> Directive
Find each line in the entries below that contains the word "nearest", matching case, and copy those lines.

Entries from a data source
--- Start ---

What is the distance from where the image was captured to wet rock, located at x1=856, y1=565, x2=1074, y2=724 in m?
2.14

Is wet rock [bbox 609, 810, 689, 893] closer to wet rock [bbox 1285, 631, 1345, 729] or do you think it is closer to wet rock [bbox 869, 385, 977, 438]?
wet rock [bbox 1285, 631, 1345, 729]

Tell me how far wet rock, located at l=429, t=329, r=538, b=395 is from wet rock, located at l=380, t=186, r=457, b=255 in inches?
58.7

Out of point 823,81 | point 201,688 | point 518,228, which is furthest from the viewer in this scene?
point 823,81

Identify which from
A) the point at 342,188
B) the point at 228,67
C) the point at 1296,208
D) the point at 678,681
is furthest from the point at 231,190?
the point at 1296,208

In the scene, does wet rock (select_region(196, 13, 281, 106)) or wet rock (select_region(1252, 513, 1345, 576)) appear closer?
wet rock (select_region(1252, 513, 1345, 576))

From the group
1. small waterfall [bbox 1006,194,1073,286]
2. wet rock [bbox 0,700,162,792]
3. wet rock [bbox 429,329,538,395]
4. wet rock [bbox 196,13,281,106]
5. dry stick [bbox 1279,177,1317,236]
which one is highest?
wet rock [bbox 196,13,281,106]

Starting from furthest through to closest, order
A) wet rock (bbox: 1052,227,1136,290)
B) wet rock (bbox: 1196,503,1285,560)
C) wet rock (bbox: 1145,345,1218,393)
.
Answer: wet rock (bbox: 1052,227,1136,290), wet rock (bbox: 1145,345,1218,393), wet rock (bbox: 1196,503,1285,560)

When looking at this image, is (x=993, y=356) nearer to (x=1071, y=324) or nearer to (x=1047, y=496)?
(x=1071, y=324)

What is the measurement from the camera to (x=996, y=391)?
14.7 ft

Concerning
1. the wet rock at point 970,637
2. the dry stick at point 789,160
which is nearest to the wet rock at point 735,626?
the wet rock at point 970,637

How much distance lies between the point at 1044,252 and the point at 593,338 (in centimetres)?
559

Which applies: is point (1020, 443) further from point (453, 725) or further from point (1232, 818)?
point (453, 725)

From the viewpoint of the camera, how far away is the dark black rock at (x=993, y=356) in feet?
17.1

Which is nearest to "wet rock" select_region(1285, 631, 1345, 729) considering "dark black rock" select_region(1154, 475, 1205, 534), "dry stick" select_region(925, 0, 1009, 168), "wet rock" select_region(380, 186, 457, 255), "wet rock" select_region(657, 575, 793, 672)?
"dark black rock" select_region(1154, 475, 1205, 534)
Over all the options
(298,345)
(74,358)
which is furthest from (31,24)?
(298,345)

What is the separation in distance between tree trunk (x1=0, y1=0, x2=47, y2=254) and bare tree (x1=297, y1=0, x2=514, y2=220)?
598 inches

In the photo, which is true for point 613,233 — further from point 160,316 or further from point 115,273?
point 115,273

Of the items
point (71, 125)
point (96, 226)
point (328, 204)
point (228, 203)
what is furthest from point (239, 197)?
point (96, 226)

--- End ---

> Result
which is nearest to the wet rock at point 735,626?
Which is nearest to "wet rock" select_region(1285, 631, 1345, 729) considering "dark black rock" select_region(1154, 475, 1205, 534), "dry stick" select_region(925, 0, 1009, 168), "wet rock" select_region(380, 186, 457, 255), "wet rock" select_region(657, 575, 793, 672)?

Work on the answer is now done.